Stool Softeners: Surprisingly Ineffective

Docusate sodium (Colace) is one of the most commonly recommended stool softeners, frequently suggested after surgery or alongside pain medications. The evidence, however, is damning. A comprehensive review of seven randomized, placebo-controlled trials published between 1956 and 2021 found that docusate at doses of 100 to 400 mg per day was no better than a sugar pill at softening stool. It had no significant effect on stool water content in any study.

If you’re currently taking docusate and it seems to be working, the placebo effect is likely doing the heavy lifting. Switching to psyllium or polyethylene glycol would give you actual pharmacological benefit. Despite the evidence, docusate remains widely stocked in hospitals and recommended by some providers out of long-standing habit.

Prescription Options When OTC Fails

If you’ve given an osmotic laxative like polyethylene glycol a genuine month-long trial at adequate doses and still aren’t getting relief, prescription medications are the next step. Guidelines from the VA and gastroenterology societies specifically require that patients try OTC osmotic laxatives first before moving to prescription therapies.

Prescription options for chronic constipation and constipation-predominant irritable bowel syndrome work by increasing fluid secretion into your intestines through a different mechanism than osmotic laxatives. They’re taken as daily capsules and tend to produce results within the first week. The most common side effects are diarrhea and, for some formulations, nausea. These medications are more expensive and require ongoing prescriptions, which is why they’re reserved for people who genuinely haven’t responded to over-the-counter treatments.

Constipation in Children

Polyethylene glycol is also the go-to treatment for children, dosed by weight: typically 0.4 to 0.8 grams per kilogram of body weight per day, dissolved in water. For more stubborn cases or initial “clean-out” phases, doctors may temporarily increase the dose to 1 to 1.5 grams per kilogram per day for three to six days.
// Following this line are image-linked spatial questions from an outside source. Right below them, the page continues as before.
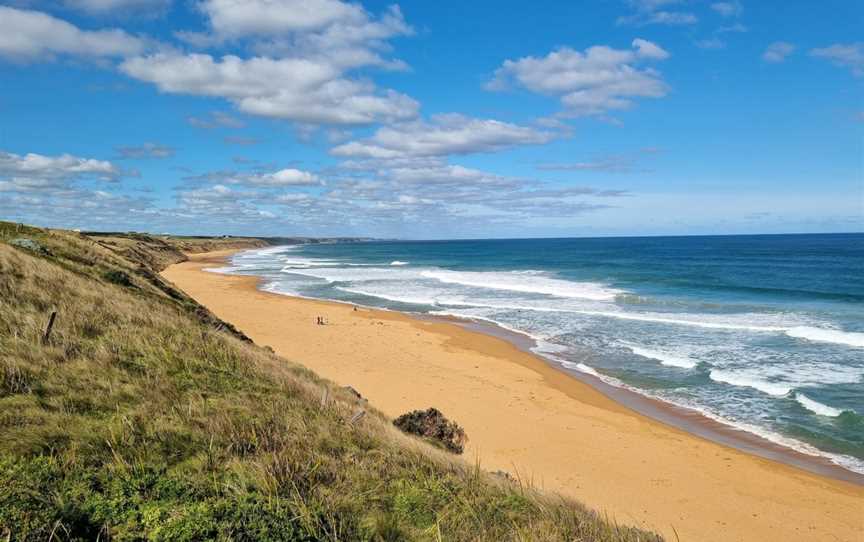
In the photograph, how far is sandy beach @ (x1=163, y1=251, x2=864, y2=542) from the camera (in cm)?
905

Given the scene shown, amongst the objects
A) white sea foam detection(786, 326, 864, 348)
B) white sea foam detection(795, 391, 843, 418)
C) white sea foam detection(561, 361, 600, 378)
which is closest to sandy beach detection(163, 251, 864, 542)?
white sea foam detection(561, 361, 600, 378)

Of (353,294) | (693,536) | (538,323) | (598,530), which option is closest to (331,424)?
(598,530)

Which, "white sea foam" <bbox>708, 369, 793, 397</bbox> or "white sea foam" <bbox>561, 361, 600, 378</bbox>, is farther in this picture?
"white sea foam" <bbox>561, 361, 600, 378</bbox>

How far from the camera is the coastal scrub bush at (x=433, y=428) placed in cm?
998

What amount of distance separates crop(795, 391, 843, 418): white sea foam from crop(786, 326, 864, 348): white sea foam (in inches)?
371

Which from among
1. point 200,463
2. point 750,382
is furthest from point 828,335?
point 200,463

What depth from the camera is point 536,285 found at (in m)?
47.3

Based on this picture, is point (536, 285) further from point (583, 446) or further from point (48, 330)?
point (48, 330)

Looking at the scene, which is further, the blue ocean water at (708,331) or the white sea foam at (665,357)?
the white sea foam at (665,357)

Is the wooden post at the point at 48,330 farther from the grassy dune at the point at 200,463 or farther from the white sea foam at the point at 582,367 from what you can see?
the white sea foam at the point at 582,367

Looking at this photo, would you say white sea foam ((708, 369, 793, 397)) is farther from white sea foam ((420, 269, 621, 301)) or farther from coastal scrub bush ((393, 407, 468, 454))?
white sea foam ((420, 269, 621, 301))

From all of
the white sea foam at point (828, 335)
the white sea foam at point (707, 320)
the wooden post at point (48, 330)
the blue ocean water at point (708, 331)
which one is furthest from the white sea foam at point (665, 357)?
the wooden post at point (48, 330)

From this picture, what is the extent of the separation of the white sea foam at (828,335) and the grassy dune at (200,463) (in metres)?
22.5

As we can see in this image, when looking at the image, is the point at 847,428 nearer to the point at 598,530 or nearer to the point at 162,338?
the point at 598,530
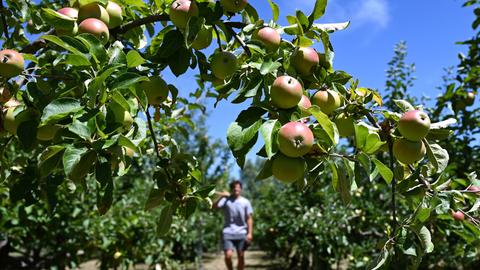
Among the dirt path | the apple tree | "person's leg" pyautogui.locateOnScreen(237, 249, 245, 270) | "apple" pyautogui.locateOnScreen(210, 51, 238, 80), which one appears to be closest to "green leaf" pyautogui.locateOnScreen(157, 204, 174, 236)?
the apple tree

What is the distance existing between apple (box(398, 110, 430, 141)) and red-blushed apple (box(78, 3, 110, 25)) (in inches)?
34.4

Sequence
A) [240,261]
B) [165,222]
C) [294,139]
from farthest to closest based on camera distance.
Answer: [240,261] < [165,222] < [294,139]

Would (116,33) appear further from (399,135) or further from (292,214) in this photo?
(292,214)

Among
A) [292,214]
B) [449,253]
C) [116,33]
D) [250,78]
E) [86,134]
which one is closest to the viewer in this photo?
[86,134]

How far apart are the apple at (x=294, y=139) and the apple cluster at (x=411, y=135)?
11.0 inches

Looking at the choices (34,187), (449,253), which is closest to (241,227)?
(449,253)

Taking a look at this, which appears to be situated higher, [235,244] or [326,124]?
[326,124]

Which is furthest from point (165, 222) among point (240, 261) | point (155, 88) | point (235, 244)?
point (235, 244)

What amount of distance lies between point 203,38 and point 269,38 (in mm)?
193

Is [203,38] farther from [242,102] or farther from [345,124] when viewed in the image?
[345,124]

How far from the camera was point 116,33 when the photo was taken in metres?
1.47

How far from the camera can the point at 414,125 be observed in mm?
1150

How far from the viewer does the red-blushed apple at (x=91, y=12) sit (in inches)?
51.3

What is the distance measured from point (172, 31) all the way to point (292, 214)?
6.48 m
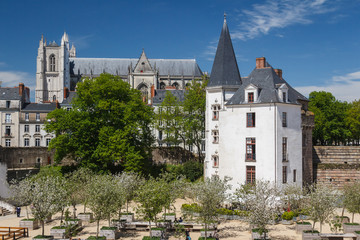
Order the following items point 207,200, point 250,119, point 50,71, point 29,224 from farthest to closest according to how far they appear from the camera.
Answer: point 50,71 → point 250,119 → point 29,224 → point 207,200

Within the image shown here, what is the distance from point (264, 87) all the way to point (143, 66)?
65.1 m

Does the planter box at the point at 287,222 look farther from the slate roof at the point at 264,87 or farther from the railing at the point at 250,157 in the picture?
the slate roof at the point at 264,87

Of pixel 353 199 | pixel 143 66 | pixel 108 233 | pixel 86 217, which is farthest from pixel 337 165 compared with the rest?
pixel 143 66

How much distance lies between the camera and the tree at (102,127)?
1807 inches

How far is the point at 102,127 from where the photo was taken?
157ft

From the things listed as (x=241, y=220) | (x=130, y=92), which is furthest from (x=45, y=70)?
(x=241, y=220)

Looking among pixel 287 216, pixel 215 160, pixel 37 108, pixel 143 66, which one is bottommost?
pixel 287 216

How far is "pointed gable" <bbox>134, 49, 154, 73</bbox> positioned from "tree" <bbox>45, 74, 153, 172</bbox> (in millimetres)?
49884

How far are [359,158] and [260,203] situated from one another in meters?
27.0

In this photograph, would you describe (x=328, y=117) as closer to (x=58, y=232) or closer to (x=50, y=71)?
(x=58, y=232)

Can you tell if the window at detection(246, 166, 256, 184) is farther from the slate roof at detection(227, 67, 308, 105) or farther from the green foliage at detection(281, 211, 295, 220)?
the slate roof at detection(227, 67, 308, 105)

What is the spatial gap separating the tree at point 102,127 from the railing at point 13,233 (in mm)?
16089

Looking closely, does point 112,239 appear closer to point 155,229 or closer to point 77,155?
point 155,229

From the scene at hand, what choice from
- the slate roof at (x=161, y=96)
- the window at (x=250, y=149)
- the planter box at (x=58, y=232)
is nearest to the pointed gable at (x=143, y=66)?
the slate roof at (x=161, y=96)
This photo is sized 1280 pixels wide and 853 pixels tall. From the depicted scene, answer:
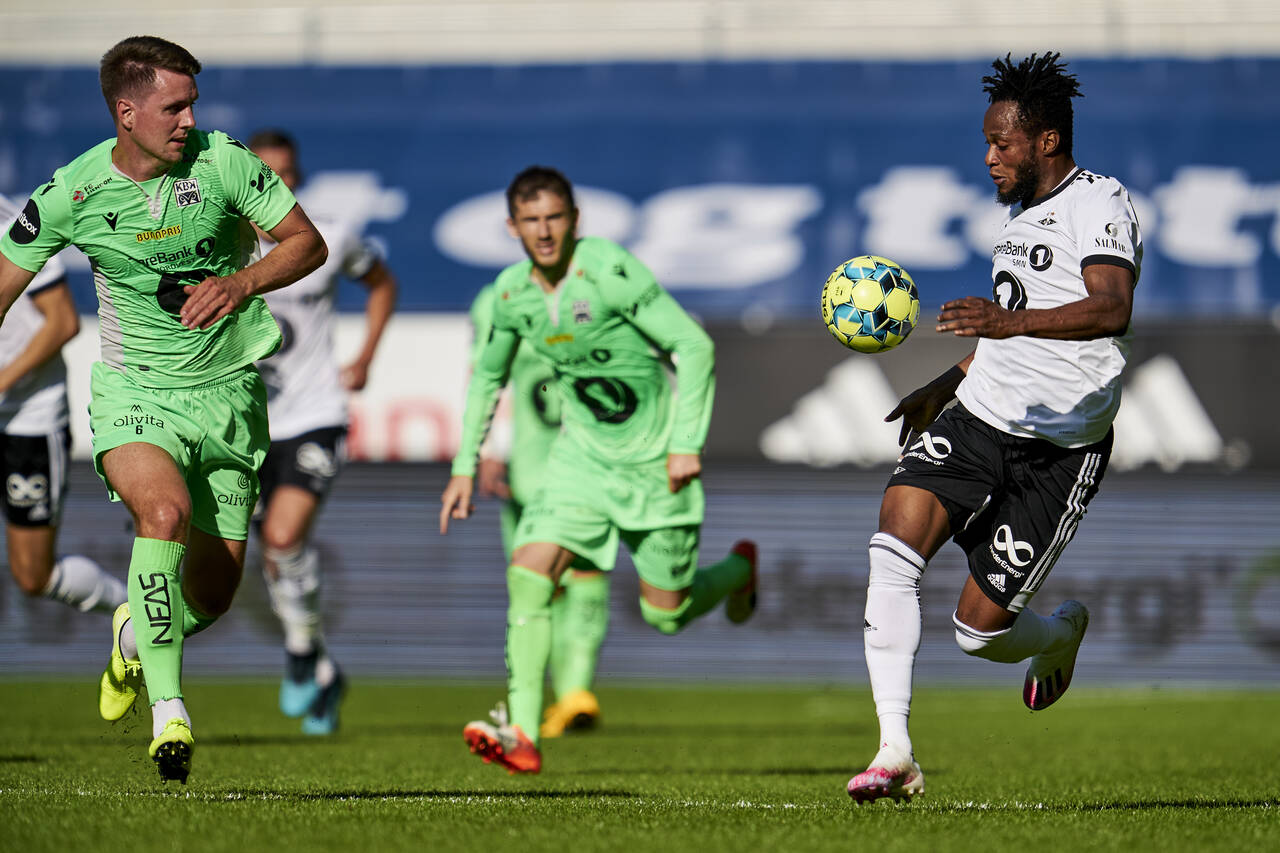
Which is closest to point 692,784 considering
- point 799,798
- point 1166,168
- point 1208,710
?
point 799,798

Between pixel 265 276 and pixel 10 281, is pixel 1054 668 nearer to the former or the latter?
pixel 265 276

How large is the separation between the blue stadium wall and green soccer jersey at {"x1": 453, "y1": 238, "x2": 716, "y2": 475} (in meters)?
7.85

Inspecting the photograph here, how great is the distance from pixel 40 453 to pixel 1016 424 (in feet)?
16.5

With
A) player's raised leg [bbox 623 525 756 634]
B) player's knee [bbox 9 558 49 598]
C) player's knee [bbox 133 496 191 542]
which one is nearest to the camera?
player's knee [bbox 133 496 191 542]

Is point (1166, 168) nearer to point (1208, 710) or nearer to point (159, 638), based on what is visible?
point (1208, 710)

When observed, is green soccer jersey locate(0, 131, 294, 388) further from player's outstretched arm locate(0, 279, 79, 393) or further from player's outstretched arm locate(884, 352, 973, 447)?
player's outstretched arm locate(0, 279, 79, 393)

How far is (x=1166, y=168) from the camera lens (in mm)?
15945

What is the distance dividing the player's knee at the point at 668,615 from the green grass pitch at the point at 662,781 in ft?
2.05

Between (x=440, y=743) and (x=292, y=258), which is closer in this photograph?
(x=292, y=258)

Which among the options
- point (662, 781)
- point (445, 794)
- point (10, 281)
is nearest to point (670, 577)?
point (662, 781)

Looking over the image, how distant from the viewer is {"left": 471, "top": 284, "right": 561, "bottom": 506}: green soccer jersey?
1009 centimetres

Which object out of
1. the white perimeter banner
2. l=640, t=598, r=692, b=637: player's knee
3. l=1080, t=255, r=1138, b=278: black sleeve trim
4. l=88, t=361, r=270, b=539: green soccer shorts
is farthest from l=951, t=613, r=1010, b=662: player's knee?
the white perimeter banner

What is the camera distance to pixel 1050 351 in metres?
5.71

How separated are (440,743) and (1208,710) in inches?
212
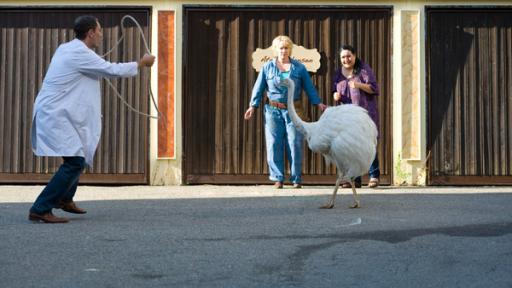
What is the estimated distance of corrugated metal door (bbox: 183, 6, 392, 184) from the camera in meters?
13.9

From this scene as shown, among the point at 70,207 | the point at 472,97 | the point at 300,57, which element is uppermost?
the point at 300,57

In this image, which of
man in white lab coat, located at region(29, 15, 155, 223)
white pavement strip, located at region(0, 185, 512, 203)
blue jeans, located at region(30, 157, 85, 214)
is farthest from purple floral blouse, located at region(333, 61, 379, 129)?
blue jeans, located at region(30, 157, 85, 214)

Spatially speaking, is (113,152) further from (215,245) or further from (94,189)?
(215,245)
Mineral oil is sometimes used in children as a lubricant laxative, but it should never be given to infants under one year old or to children with neurological impairments because of the risk of aspiration into the lungs. Sodium phosphate enemas are off-limits for children under two. For most kids with garden-variety constipation, increasing water and fiber intake alongside a short course of polyethylene glycol resolves things within a week.

Matching the Right Option to Your Situation

If your constipation is occasional and you want quick relief, magnesium citrate or a stimulant laxative like bisacodyl will get things moving within hours. If constipation is a recurring problem, polyethylene glycol taken daily is the best-supported long-term solution. Adding psyllium fiber can complement an osmotic laxative nicely, addressing both the water content and bulk of your stool.

Skip docusate entirely. Don’t rely on stimulant laxatives daily for more than a few weeks without medical guidance. And if you’re experiencing unexplained weight loss, blood in your stool, persistent abdominal pain, or fever alongside constipation, those symptoms point to something beyond simple constipation that needs evaluation.